Penggunaan DD dan ADD Harus Sesuai Aturan

Dewan Imbau Kades


PALANGKA RAYA – Provinsi Kalimantan Tengah (Kalteng) mendapat kucuran Dana Desa (DD) 2019 dengan jumlah yang cukup besar. Namun pengelolaannya rawan penyelewengan. Persoalan itu mendapat sorotan dari kalangan DPRD Provinsi Kalteng.


“Kepala desa (kades) harus hati-hati dalam mengelola DD,” imbau Dr P Lantas Sinaga, Rabu (13/3).


Dijelaskannya, terkait itu pemerintah jelas tidak tinggal diam. Selama ini banyak upaya yang dilakukan, untuk mencegah hal itu terjadi. Misalnya saja dengan menggunakan tutor atau pembimbing. Tentunya terkait pengelolaan DD agar tidak keliru.


Dicontohkannya, seperti penggunaan DD untuk pembangunan kantor desa. Hal itu jelas tidak diperbolehkan menurut aturan. Pasalnya kantor desa merupakan, bagian dari Pemerintah Kabupaten (Pemkab). Namun penggunaan dana bisa dilakukan dalam pembangunan balai desa.


Dirinya menegaskan, hal-hal semacam inilah, yang mesti dipaparkan. Para aparatur desa wajib tahu tata cara, sistem, dan berbagai hal terkait pengelolaan DD. Pihak yang berkompeten harus memberikan penjelasan, terkait item-item yang bisa digunakan. Bahkan, yang juga tidak diperbolehkan. Permasalahan ini harus jelas, agar tidak ada alasan ketidaktahuan.


Penyampaian itu harus dilakukan secara transparan dan terbuka. Peran dari aparat kecamatan juga sangat penting dalam menyosialisasikan tersebut.
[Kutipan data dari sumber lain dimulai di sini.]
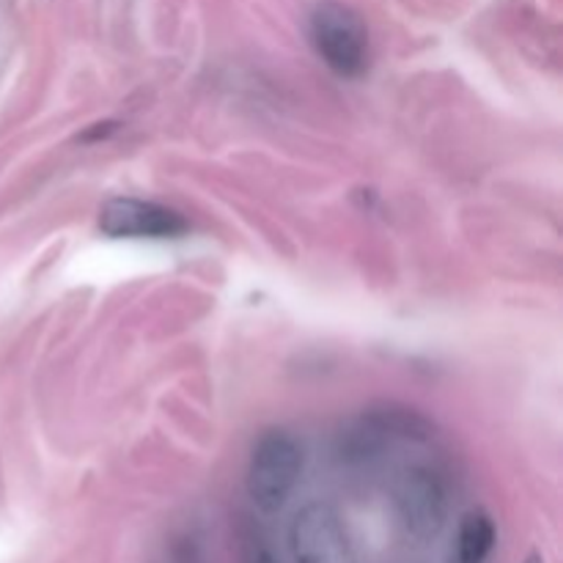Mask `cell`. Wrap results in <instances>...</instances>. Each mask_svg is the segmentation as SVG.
<instances>
[{"label":"cell","mask_w":563,"mask_h":563,"mask_svg":"<svg viewBox=\"0 0 563 563\" xmlns=\"http://www.w3.org/2000/svg\"><path fill=\"white\" fill-rule=\"evenodd\" d=\"M495 522L484 511H471L460 526L456 539V561L460 563H484L495 548Z\"/></svg>","instance_id":"6"},{"label":"cell","mask_w":563,"mask_h":563,"mask_svg":"<svg viewBox=\"0 0 563 563\" xmlns=\"http://www.w3.org/2000/svg\"><path fill=\"white\" fill-rule=\"evenodd\" d=\"M311 42L319 58L341 77L363 75L368 64V31L361 16L341 3H322L311 14Z\"/></svg>","instance_id":"2"},{"label":"cell","mask_w":563,"mask_h":563,"mask_svg":"<svg viewBox=\"0 0 563 563\" xmlns=\"http://www.w3.org/2000/svg\"><path fill=\"white\" fill-rule=\"evenodd\" d=\"M97 225L110 240H176L187 231V220L176 209L141 198L104 201Z\"/></svg>","instance_id":"4"},{"label":"cell","mask_w":563,"mask_h":563,"mask_svg":"<svg viewBox=\"0 0 563 563\" xmlns=\"http://www.w3.org/2000/svg\"><path fill=\"white\" fill-rule=\"evenodd\" d=\"M289 550L295 563H357L350 531L328 504H308L297 511L289 528Z\"/></svg>","instance_id":"3"},{"label":"cell","mask_w":563,"mask_h":563,"mask_svg":"<svg viewBox=\"0 0 563 563\" xmlns=\"http://www.w3.org/2000/svg\"><path fill=\"white\" fill-rule=\"evenodd\" d=\"M302 473V449L284 429H269L253 445L247 462V498L262 515H275L295 493Z\"/></svg>","instance_id":"1"},{"label":"cell","mask_w":563,"mask_h":563,"mask_svg":"<svg viewBox=\"0 0 563 563\" xmlns=\"http://www.w3.org/2000/svg\"><path fill=\"white\" fill-rule=\"evenodd\" d=\"M399 509L407 528L421 537H434L445 517V493L438 476L429 471H410L401 478Z\"/></svg>","instance_id":"5"},{"label":"cell","mask_w":563,"mask_h":563,"mask_svg":"<svg viewBox=\"0 0 563 563\" xmlns=\"http://www.w3.org/2000/svg\"><path fill=\"white\" fill-rule=\"evenodd\" d=\"M522 563H544V555L542 553H531Z\"/></svg>","instance_id":"7"}]
</instances>
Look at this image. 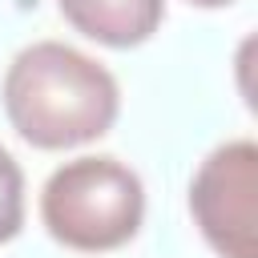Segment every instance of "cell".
Here are the masks:
<instances>
[{
  "mask_svg": "<svg viewBox=\"0 0 258 258\" xmlns=\"http://www.w3.org/2000/svg\"><path fill=\"white\" fill-rule=\"evenodd\" d=\"M189 214L218 258H258V145L250 137L206 153L189 181Z\"/></svg>",
  "mask_w": 258,
  "mask_h": 258,
  "instance_id": "3",
  "label": "cell"
},
{
  "mask_svg": "<svg viewBox=\"0 0 258 258\" xmlns=\"http://www.w3.org/2000/svg\"><path fill=\"white\" fill-rule=\"evenodd\" d=\"M56 8L81 36L105 48H137L165 20V0H56Z\"/></svg>",
  "mask_w": 258,
  "mask_h": 258,
  "instance_id": "4",
  "label": "cell"
},
{
  "mask_svg": "<svg viewBox=\"0 0 258 258\" xmlns=\"http://www.w3.org/2000/svg\"><path fill=\"white\" fill-rule=\"evenodd\" d=\"M24 226V173L16 157L0 145V242L16 238Z\"/></svg>",
  "mask_w": 258,
  "mask_h": 258,
  "instance_id": "5",
  "label": "cell"
},
{
  "mask_svg": "<svg viewBox=\"0 0 258 258\" xmlns=\"http://www.w3.org/2000/svg\"><path fill=\"white\" fill-rule=\"evenodd\" d=\"M185 4H194V8H226L234 0H185Z\"/></svg>",
  "mask_w": 258,
  "mask_h": 258,
  "instance_id": "6",
  "label": "cell"
},
{
  "mask_svg": "<svg viewBox=\"0 0 258 258\" xmlns=\"http://www.w3.org/2000/svg\"><path fill=\"white\" fill-rule=\"evenodd\" d=\"M4 117L32 149H77L105 137L121 113L117 77L64 40L20 48L4 73Z\"/></svg>",
  "mask_w": 258,
  "mask_h": 258,
  "instance_id": "1",
  "label": "cell"
},
{
  "mask_svg": "<svg viewBox=\"0 0 258 258\" xmlns=\"http://www.w3.org/2000/svg\"><path fill=\"white\" fill-rule=\"evenodd\" d=\"M40 222L48 238L69 250H121L145 222V185L109 153L73 157L48 173L40 189Z\"/></svg>",
  "mask_w": 258,
  "mask_h": 258,
  "instance_id": "2",
  "label": "cell"
}]
</instances>
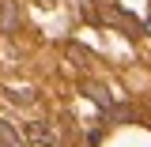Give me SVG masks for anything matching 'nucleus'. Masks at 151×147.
Here are the masks:
<instances>
[{"label": "nucleus", "instance_id": "nucleus-3", "mask_svg": "<svg viewBox=\"0 0 151 147\" xmlns=\"http://www.w3.org/2000/svg\"><path fill=\"white\" fill-rule=\"evenodd\" d=\"M0 147H27V140H23L8 121H0Z\"/></svg>", "mask_w": 151, "mask_h": 147}, {"label": "nucleus", "instance_id": "nucleus-6", "mask_svg": "<svg viewBox=\"0 0 151 147\" xmlns=\"http://www.w3.org/2000/svg\"><path fill=\"white\" fill-rule=\"evenodd\" d=\"M68 57H72V60H83V64H91V60H94V57L87 53L83 45H76V42H68Z\"/></svg>", "mask_w": 151, "mask_h": 147}, {"label": "nucleus", "instance_id": "nucleus-2", "mask_svg": "<svg viewBox=\"0 0 151 147\" xmlns=\"http://www.w3.org/2000/svg\"><path fill=\"white\" fill-rule=\"evenodd\" d=\"M27 136L30 140H38V143H57V136L49 125H42V121H34V125H27Z\"/></svg>", "mask_w": 151, "mask_h": 147}, {"label": "nucleus", "instance_id": "nucleus-5", "mask_svg": "<svg viewBox=\"0 0 151 147\" xmlns=\"http://www.w3.org/2000/svg\"><path fill=\"white\" fill-rule=\"evenodd\" d=\"M113 121H132V110L129 106H106V125H113Z\"/></svg>", "mask_w": 151, "mask_h": 147}, {"label": "nucleus", "instance_id": "nucleus-1", "mask_svg": "<svg viewBox=\"0 0 151 147\" xmlns=\"http://www.w3.org/2000/svg\"><path fill=\"white\" fill-rule=\"evenodd\" d=\"M15 30H19V4L0 0V34H15Z\"/></svg>", "mask_w": 151, "mask_h": 147}, {"label": "nucleus", "instance_id": "nucleus-4", "mask_svg": "<svg viewBox=\"0 0 151 147\" xmlns=\"http://www.w3.org/2000/svg\"><path fill=\"white\" fill-rule=\"evenodd\" d=\"M83 91H87V98H91V102H98L102 110L113 102V98H110V91H106V87H98V83H83Z\"/></svg>", "mask_w": 151, "mask_h": 147}]
</instances>
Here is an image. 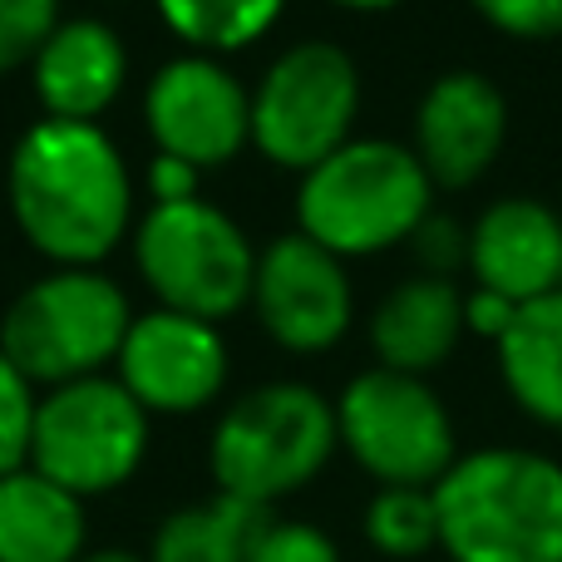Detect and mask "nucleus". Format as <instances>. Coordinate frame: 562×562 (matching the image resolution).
I'll use <instances>...</instances> for the list:
<instances>
[{
  "mask_svg": "<svg viewBox=\"0 0 562 562\" xmlns=\"http://www.w3.org/2000/svg\"><path fill=\"white\" fill-rule=\"evenodd\" d=\"M15 227L59 267H94L124 243L134 188L114 138L99 124L40 119L20 134L5 168Z\"/></svg>",
  "mask_w": 562,
  "mask_h": 562,
  "instance_id": "obj_1",
  "label": "nucleus"
},
{
  "mask_svg": "<svg viewBox=\"0 0 562 562\" xmlns=\"http://www.w3.org/2000/svg\"><path fill=\"white\" fill-rule=\"evenodd\" d=\"M449 562H562V464L538 449H474L435 484Z\"/></svg>",
  "mask_w": 562,
  "mask_h": 562,
  "instance_id": "obj_2",
  "label": "nucleus"
},
{
  "mask_svg": "<svg viewBox=\"0 0 562 562\" xmlns=\"http://www.w3.org/2000/svg\"><path fill=\"white\" fill-rule=\"evenodd\" d=\"M435 183L415 148L390 138H350L321 158L296 188V227L330 257H366L405 243L435 213Z\"/></svg>",
  "mask_w": 562,
  "mask_h": 562,
  "instance_id": "obj_3",
  "label": "nucleus"
},
{
  "mask_svg": "<svg viewBox=\"0 0 562 562\" xmlns=\"http://www.w3.org/2000/svg\"><path fill=\"white\" fill-rule=\"evenodd\" d=\"M336 449V405L311 385L272 380V385L247 390L217 419L207 464H213L217 494L272 508L277 498L306 488Z\"/></svg>",
  "mask_w": 562,
  "mask_h": 562,
  "instance_id": "obj_4",
  "label": "nucleus"
},
{
  "mask_svg": "<svg viewBox=\"0 0 562 562\" xmlns=\"http://www.w3.org/2000/svg\"><path fill=\"white\" fill-rule=\"evenodd\" d=\"M134 311L114 277L94 267H59L30 281L0 321V350L30 385H69L119 360Z\"/></svg>",
  "mask_w": 562,
  "mask_h": 562,
  "instance_id": "obj_5",
  "label": "nucleus"
},
{
  "mask_svg": "<svg viewBox=\"0 0 562 562\" xmlns=\"http://www.w3.org/2000/svg\"><path fill=\"white\" fill-rule=\"evenodd\" d=\"M148 454V409L119 380L85 375L35 400L25 469L75 498L124 488Z\"/></svg>",
  "mask_w": 562,
  "mask_h": 562,
  "instance_id": "obj_6",
  "label": "nucleus"
},
{
  "mask_svg": "<svg viewBox=\"0 0 562 562\" xmlns=\"http://www.w3.org/2000/svg\"><path fill=\"white\" fill-rule=\"evenodd\" d=\"M134 257L148 291L168 311L217 326L243 301H252V243L223 207L203 203V198L148 207V217L134 227Z\"/></svg>",
  "mask_w": 562,
  "mask_h": 562,
  "instance_id": "obj_7",
  "label": "nucleus"
},
{
  "mask_svg": "<svg viewBox=\"0 0 562 562\" xmlns=\"http://www.w3.org/2000/svg\"><path fill=\"white\" fill-rule=\"evenodd\" d=\"M340 449L380 488H435L459 459L449 409L419 375L366 370L336 400Z\"/></svg>",
  "mask_w": 562,
  "mask_h": 562,
  "instance_id": "obj_8",
  "label": "nucleus"
},
{
  "mask_svg": "<svg viewBox=\"0 0 562 562\" xmlns=\"http://www.w3.org/2000/svg\"><path fill=\"white\" fill-rule=\"evenodd\" d=\"M360 109V69L340 45L306 40L272 59L252 89V144L281 168L311 173L321 158L350 144Z\"/></svg>",
  "mask_w": 562,
  "mask_h": 562,
  "instance_id": "obj_9",
  "label": "nucleus"
},
{
  "mask_svg": "<svg viewBox=\"0 0 562 562\" xmlns=\"http://www.w3.org/2000/svg\"><path fill=\"white\" fill-rule=\"evenodd\" d=\"M144 119L158 154L183 158L198 173L252 144V94L213 55H178L148 79Z\"/></svg>",
  "mask_w": 562,
  "mask_h": 562,
  "instance_id": "obj_10",
  "label": "nucleus"
},
{
  "mask_svg": "<svg viewBox=\"0 0 562 562\" xmlns=\"http://www.w3.org/2000/svg\"><path fill=\"white\" fill-rule=\"evenodd\" d=\"M119 385L148 415H193L227 385V346L213 321L158 306L128 326L119 346Z\"/></svg>",
  "mask_w": 562,
  "mask_h": 562,
  "instance_id": "obj_11",
  "label": "nucleus"
},
{
  "mask_svg": "<svg viewBox=\"0 0 562 562\" xmlns=\"http://www.w3.org/2000/svg\"><path fill=\"white\" fill-rule=\"evenodd\" d=\"M252 306L277 346L296 350V356H316L350 330L356 296H350V277L340 257H330L311 237L291 233L277 237L257 257Z\"/></svg>",
  "mask_w": 562,
  "mask_h": 562,
  "instance_id": "obj_12",
  "label": "nucleus"
},
{
  "mask_svg": "<svg viewBox=\"0 0 562 562\" xmlns=\"http://www.w3.org/2000/svg\"><path fill=\"white\" fill-rule=\"evenodd\" d=\"M508 138V99L479 69H449L415 114V158L435 188H464L494 168Z\"/></svg>",
  "mask_w": 562,
  "mask_h": 562,
  "instance_id": "obj_13",
  "label": "nucleus"
},
{
  "mask_svg": "<svg viewBox=\"0 0 562 562\" xmlns=\"http://www.w3.org/2000/svg\"><path fill=\"white\" fill-rule=\"evenodd\" d=\"M469 267L474 281L514 306L562 286V223L548 203L498 198L469 227Z\"/></svg>",
  "mask_w": 562,
  "mask_h": 562,
  "instance_id": "obj_14",
  "label": "nucleus"
},
{
  "mask_svg": "<svg viewBox=\"0 0 562 562\" xmlns=\"http://www.w3.org/2000/svg\"><path fill=\"white\" fill-rule=\"evenodd\" d=\"M45 119L94 124L119 99L128 75V49L104 20H59L55 35L30 65Z\"/></svg>",
  "mask_w": 562,
  "mask_h": 562,
  "instance_id": "obj_15",
  "label": "nucleus"
},
{
  "mask_svg": "<svg viewBox=\"0 0 562 562\" xmlns=\"http://www.w3.org/2000/svg\"><path fill=\"white\" fill-rule=\"evenodd\" d=\"M459 336H464V296L454 291L449 277H409L370 316V346H375L380 366L400 370V375L425 380L435 366L454 356Z\"/></svg>",
  "mask_w": 562,
  "mask_h": 562,
  "instance_id": "obj_16",
  "label": "nucleus"
},
{
  "mask_svg": "<svg viewBox=\"0 0 562 562\" xmlns=\"http://www.w3.org/2000/svg\"><path fill=\"white\" fill-rule=\"evenodd\" d=\"M89 553L85 498L35 469L0 479V562H79Z\"/></svg>",
  "mask_w": 562,
  "mask_h": 562,
  "instance_id": "obj_17",
  "label": "nucleus"
},
{
  "mask_svg": "<svg viewBox=\"0 0 562 562\" xmlns=\"http://www.w3.org/2000/svg\"><path fill=\"white\" fill-rule=\"evenodd\" d=\"M494 350L514 405L528 409L538 425L562 429V286L524 301Z\"/></svg>",
  "mask_w": 562,
  "mask_h": 562,
  "instance_id": "obj_18",
  "label": "nucleus"
},
{
  "mask_svg": "<svg viewBox=\"0 0 562 562\" xmlns=\"http://www.w3.org/2000/svg\"><path fill=\"white\" fill-rule=\"evenodd\" d=\"M267 518H272L267 508L213 494L203 504L168 514L154 528V543H148L144 562H247Z\"/></svg>",
  "mask_w": 562,
  "mask_h": 562,
  "instance_id": "obj_19",
  "label": "nucleus"
},
{
  "mask_svg": "<svg viewBox=\"0 0 562 562\" xmlns=\"http://www.w3.org/2000/svg\"><path fill=\"white\" fill-rule=\"evenodd\" d=\"M281 5L286 0H158V15L198 55H223L262 40L277 25Z\"/></svg>",
  "mask_w": 562,
  "mask_h": 562,
  "instance_id": "obj_20",
  "label": "nucleus"
},
{
  "mask_svg": "<svg viewBox=\"0 0 562 562\" xmlns=\"http://www.w3.org/2000/svg\"><path fill=\"white\" fill-rule=\"evenodd\" d=\"M366 543L380 558L415 562L439 548L435 488H375L366 504Z\"/></svg>",
  "mask_w": 562,
  "mask_h": 562,
  "instance_id": "obj_21",
  "label": "nucleus"
},
{
  "mask_svg": "<svg viewBox=\"0 0 562 562\" xmlns=\"http://www.w3.org/2000/svg\"><path fill=\"white\" fill-rule=\"evenodd\" d=\"M59 25V0H0V75L35 65Z\"/></svg>",
  "mask_w": 562,
  "mask_h": 562,
  "instance_id": "obj_22",
  "label": "nucleus"
},
{
  "mask_svg": "<svg viewBox=\"0 0 562 562\" xmlns=\"http://www.w3.org/2000/svg\"><path fill=\"white\" fill-rule=\"evenodd\" d=\"M35 385L20 375L0 350V479L25 469L30 459V425H35Z\"/></svg>",
  "mask_w": 562,
  "mask_h": 562,
  "instance_id": "obj_23",
  "label": "nucleus"
},
{
  "mask_svg": "<svg viewBox=\"0 0 562 562\" xmlns=\"http://www.w3.org/2000/svg\"><path fill=\"white\" fill-rule=\"evenodd\" d=\"M247 562H340V548L330 533L301 518H267Z\"/></svg>",
  "mask_w": 562,
  "mask_h": 562,
  "instance_id": "obj_24",
  "label": "nucleus"
},
{
  "mask_svg": "<svg viewBox=\"0 0 562 562\" xmlns=\"http://www.w3.org/2000/svg\"><path fill=\"white\" fill-rule=\"evenodd\" d=\"M494 30L514 40H558L562 35V0H469Z\"/></svg>",
  "mask_w": 562,
  "mask_h": 562,
  "instance_id": "obj_25",
  "label": "nucleus"
},
{
  "mask_svg": "<svg viewBox=\"0 0 562 562\" xmlns=\"http://www.w3.org/2000/svg\"><path fill=\"white\" fill-rule=\"evenodd\" d=\"M415 247H419V257L435 267V277L445 272V267H454V262H469V233L454 223V217L429 213L425 223H419V233H415Z\"/></svg>",
  "mask_w": 562,
  "mask_h": 562,
  "instance_id": "obj_26",
  "label": "nucleus"
},
{
  "mask_svg": "<svg viewBox=\"0 0 562 562\" xmlns=\"http://www.w3.org/2000/svg\"><path fill=\"white\" fill-rule=\"evenodd\" d=\"M514 316H518V306L508 296H494V291H484V286H474L464 296V330H479L484 340H504V330L514 326Z\"/></svg>",
  "mask_w": 562,
  "mask_h": 562,
  "instance_id": "obj_27",
  "label": "nucleus"
},
{
  "mask_svg": "<svg viewBox=\"0 0 562 562\" xmlns=\"http://www.w3.org/2000/svg\"><path fill=\"white\" fill-rule=\"evenodd\" d=\"M148 188H154V203H188V198H198V168L158 154L148 164Z\"/></svg>",
  "mask_w": 562,
  "mask_h": 562,
  "instance_id": "obj_28",
  "label": "nucleus"
},
{
  "mask_svg": "<svg viewBox=\"0 0 562 562\" xmlns=\"http://www.w3.org/2000/svg\"><path fill=\"white\" fill-rule=\"evenodd\" d=\"M79 562H144L138 553H124V548H89Z\"/></svg>",
  "mask_w": 562,
  "mask_h": 562,
  "instance_id": "obj_29",
  "label": "nucleus"
},
{
  "mask_svg": "<svg viewBox=\"0 0 562 562\" xmlns=\"http://www.w3.org/2000/svg\"><path fill=\"white\" fill-rule=\"evenodd\" d=\"M336 5H346V10H390V5H400V0H336Z\"/></svg>",
  "mask_w": 562,
  "mask_h": 562,
  "instance_id": "obj_30",
  "label": "nucleus"
}]
</instances>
Wakil rakyat dari Fraksi PDI-P itu juga mengharapkan, pelaporan, dan penggunaan DD harus dibimbing secara terus menerus. Pasalnya tata kelola DD menggunakan aturan yang sangat ketat.


Administrasinya harus disesuaikan dengan kaidah-kaidah yang sudah diatur. Jangan melenceng dari sistem yang sudah dibangun. Dia sepakat apabila adanya pelaksanaan pendidikan bagi para pengelola ADD. Tujuannya agar yang bersangkutan ataupun pihak yang terlibat tidak terjerumus dalam persoalan hukum.